### What you should do
Leave every picture behind and copy the rest of the entries below exactly.

━━━━━━━━━━━━━━━━━━━━━━━━━━━━━━

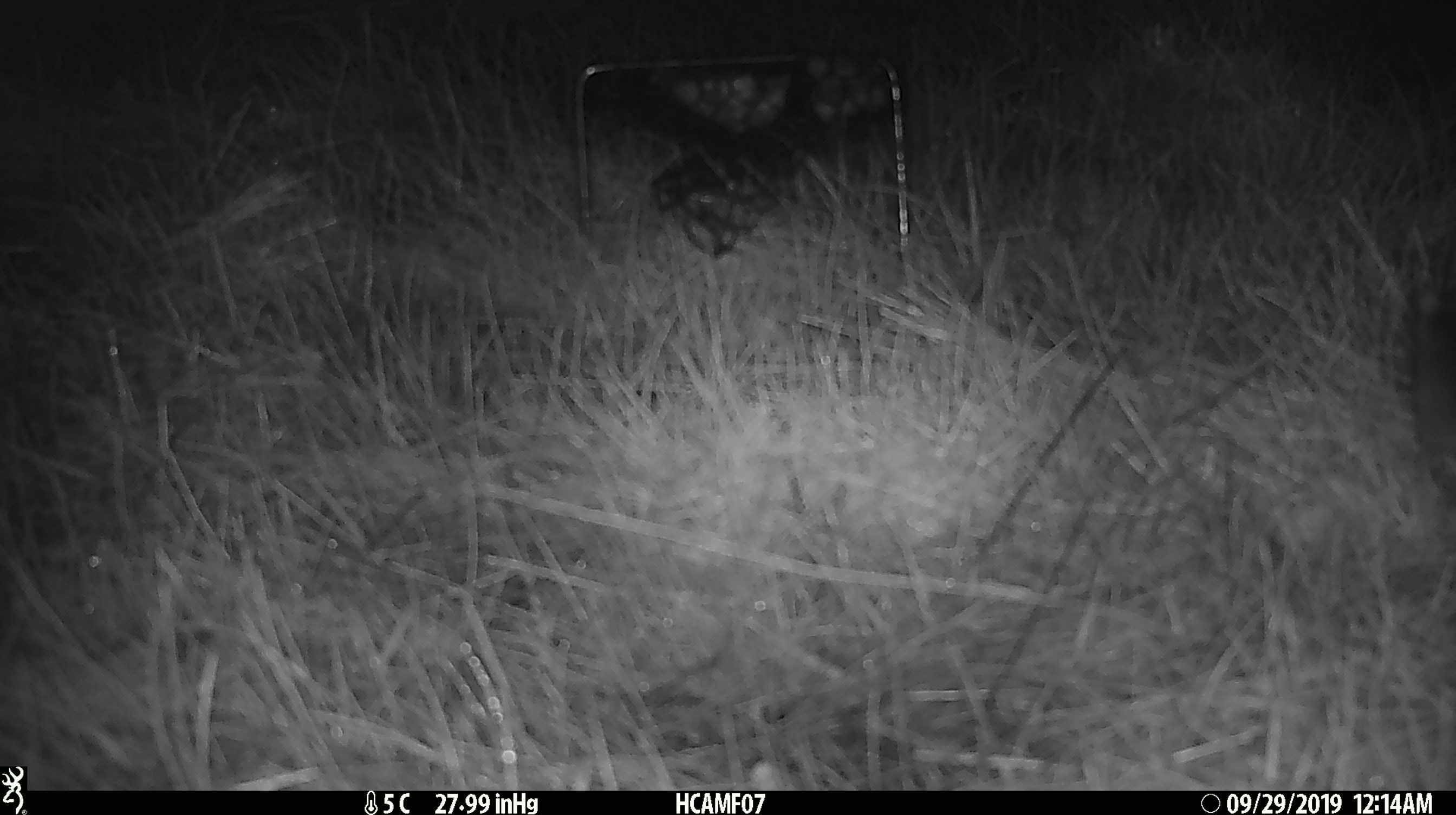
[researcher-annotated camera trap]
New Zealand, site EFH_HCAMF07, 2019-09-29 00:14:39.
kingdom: Animalia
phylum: Chordata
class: Mammalia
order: Rodentia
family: Muridae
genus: Mus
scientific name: Mus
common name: mouse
Mouse (Mus).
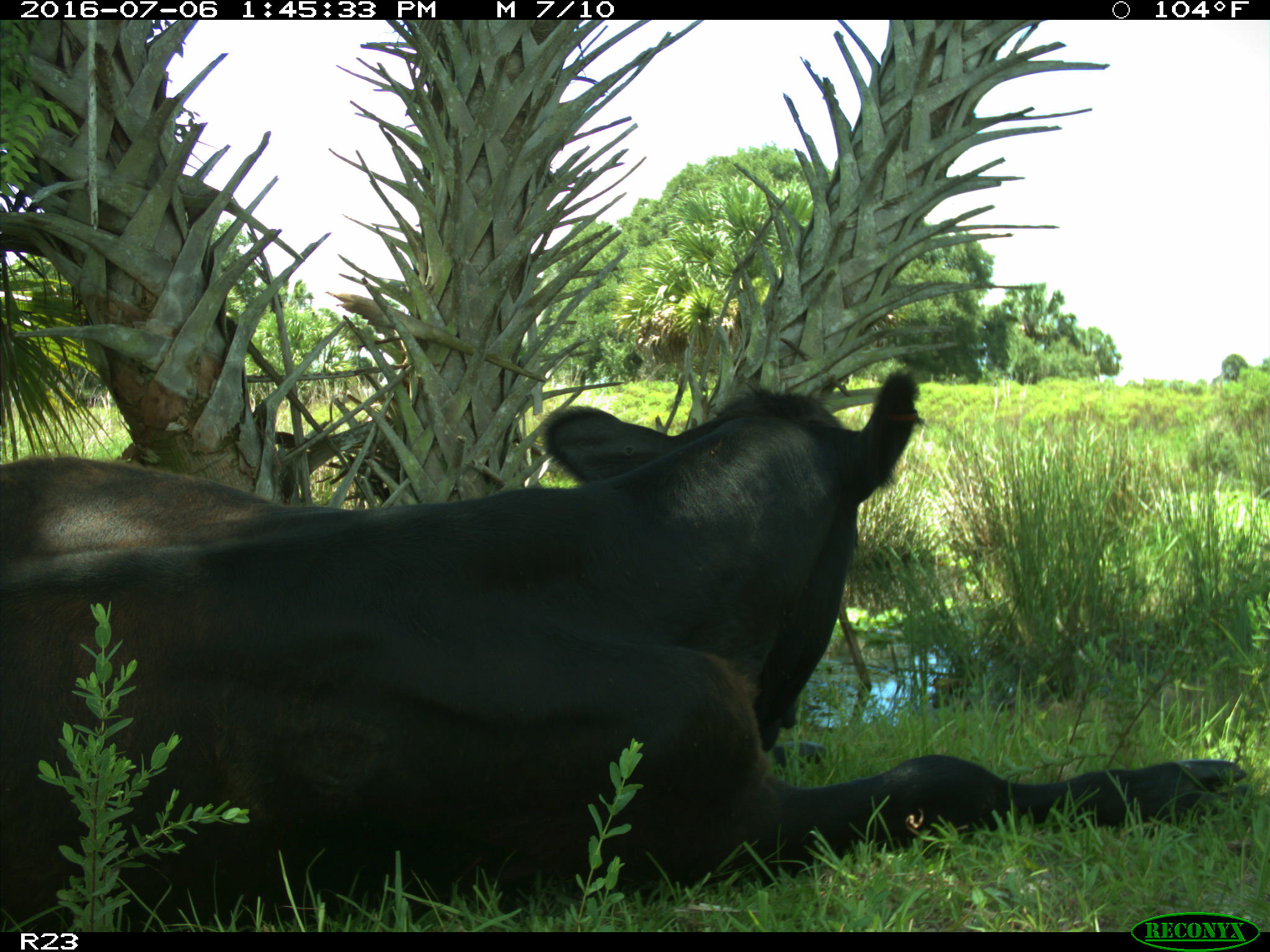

━━━━━━━━━━━━━━━━━━━━━━━━━━━━━━

### Result for this exercise
[researcher-annotated camera trap]
New Zealand, site EFH_HCAMF07, 2019-09-29 00:14:39.
kingdom: Animalia
phylum: Chordata
class: Mammalia
order: Rodentia
family: Muridae
genus: Mus
scientific name: Mus
common name: mouse
Mouse (Mus).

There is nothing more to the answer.